Evaluation & Diagnosis

Symptoms 

A variety of symptoms can occur depending on the location of the tumor. Often, tumors initially cause vague symptoms such as headache, nausea, memory impairment, or vision difficulties. Other common symptoms of skull base tumors include decreased sense of smell, hormonal abnormalities, drainage of clear fluid, nosebleeds, hearing loss, imbalance, to name a few.

Medical History & Exam 

The initial evaluation consists of learning the patient’s history, or the details surrounding how the tumor became known. The duration and severity of symptoms, and the rapidity with which they developed, may be important for diagnosis or treatment planning. A physical examination is performed. This includes examination of the head and neck, and a neurological examination.

Endoscopy

Tumors of the anterior skull base share a common boundary with the sinuses. In these cases, examination of the nasal cavity with an endoscope may allow for direct visualization of the abnormality. This is a brief procedure performed in the clinic, where a nasal spray containing decongestant and lidocaine is applied to the nasal cavity, and a small (3mm) telescope is placed in the nose. If appropriate, a small biopsy can even be obtained in this fashion to diagnose a sinus tumor.

Nasal endoscopy performed in the clinic one year after surgery and postoperative radiation for treatment of a large olfactory neuroblastoma. All sinuses are patent with normal appearing mucosa, confirming that there is no evidence of disease at this point.

Imaging

Computed tomography (CT) and magnetic resonance imaging (MRI) are the most common methods used to diagnose skull base tumors. Contrast agents may be administered by IV or orally to help outline the tumors on these types of scans. A number of other imaging modalities may be of value in specific cases.  

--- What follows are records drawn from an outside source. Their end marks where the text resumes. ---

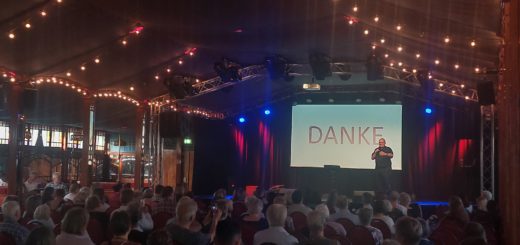 Impressionen vom Ehrenamtsfest 2023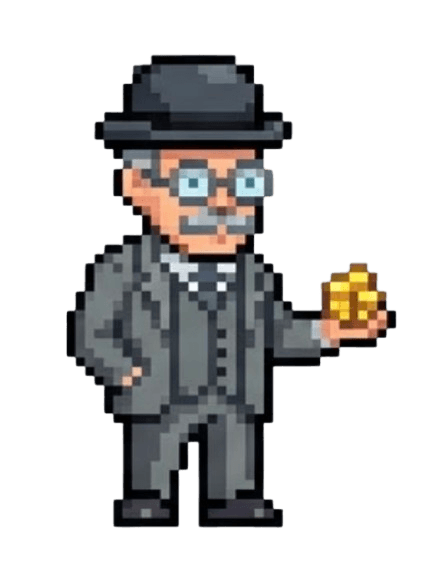 Pixel banker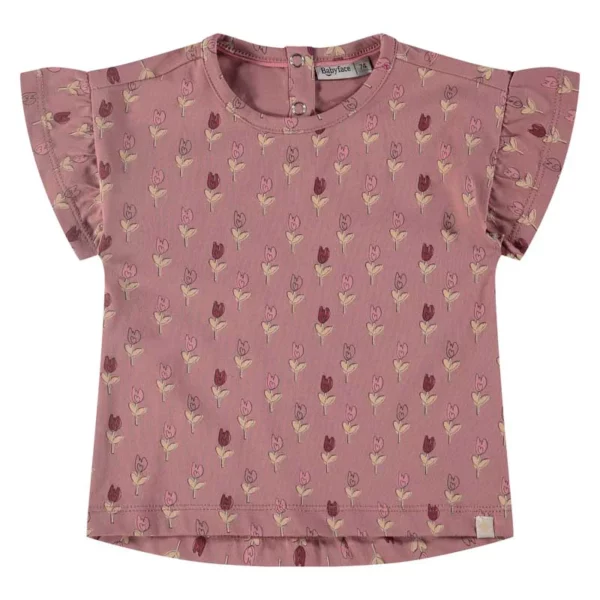 Image T-Shirt Blossom Gröẞe:56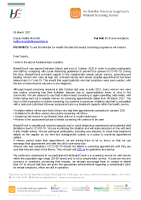 PQ 11870-21 - Mattie McGrath front page preview
              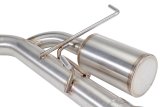 PERRIN 22-26 Subaru WRX Single Exit Catback Exhaust thumbnail 8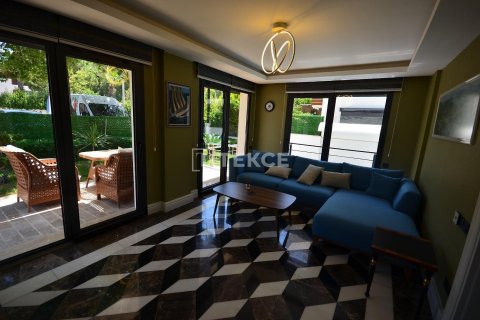 3+1 Villa en Fethiye, Turkey No. 72682 6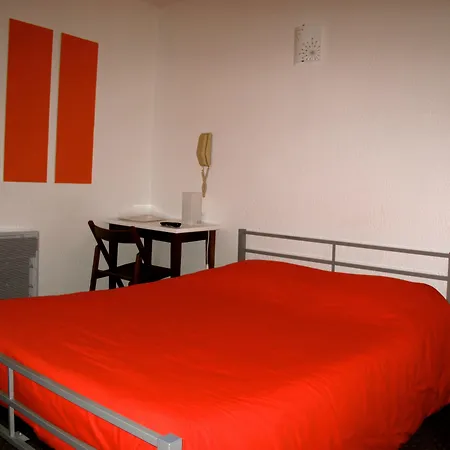 Nouvel Hotell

  • Magnetic resonance imaging (MRI): Magnetic fields, radio waves, and computer technology are used to create images of the soft tissues of the brain in great detail.    
  • Computed tomography (CT): X-rays and computer technology are used to visualize bone, collections of calcium within tumors, bleeding, and swelling.    
  • Functional MRI (fMRI): MRI technology is used to generate an image of brain activity according to changes of blood flow in the brain. The purpose of this test is to determine which areas of the brain control certain functions so that these areas can be avoided during surgery.   
  • Positron Emission Tomography (PET): A type of scan that helps distinguish between tumor cells, necrosis (dead tumor cells), and scar tissue.   
  • Magnetic Resonance Angiogram/Venography (MRA or MRV): MRI technology is used to create an image of blood vessels in the brain.  
  • Magnetic Resonance Spectroscopy/Perfusion: These are specialized MRI-based tests that give information about the metabolic activity of specific areas of the brain, which can help in providing evidence for the presence of a tumor.

Tumor MRI

Noncontrast coronal CT (left) and T1 post-contrast MR (right) of and a squamous cell carcinoma of the right ethmoid sinus.

Biopsy

A small piece of the tumor is obtained for the neuropathologist to examine under the microscope to make the diagnosis. This procedure is called a biopsy. If a portion of the tumor is easily accessible, perhaps on nasal endoscopic examination, a simple procedure may be performed in the clinic. Often, the tumor is not easily accessible, and the biopsy is obtained and sent at the time of surgery. During surgery, the neuropathologist may be able to offer some insight on a quick initial glance, in what is called a “frozen section” analysis. Often, a number of special tests are performed on the tumor before a conclusive diagnosis is established. 

Audiometry

Skull base tumors that originate near the ear or nerves that supply the inner ear often cause problems with hearing and balance function. Surgery or radiation to this area, and certain types of chemotherapy, may also affect these nerves and organs. A hearing test (audiogram) and balance testing may be recommended to assess function either before or after treatment. In this case, and audiologist will perform the necessary testing, and rehabilitation can be initiated.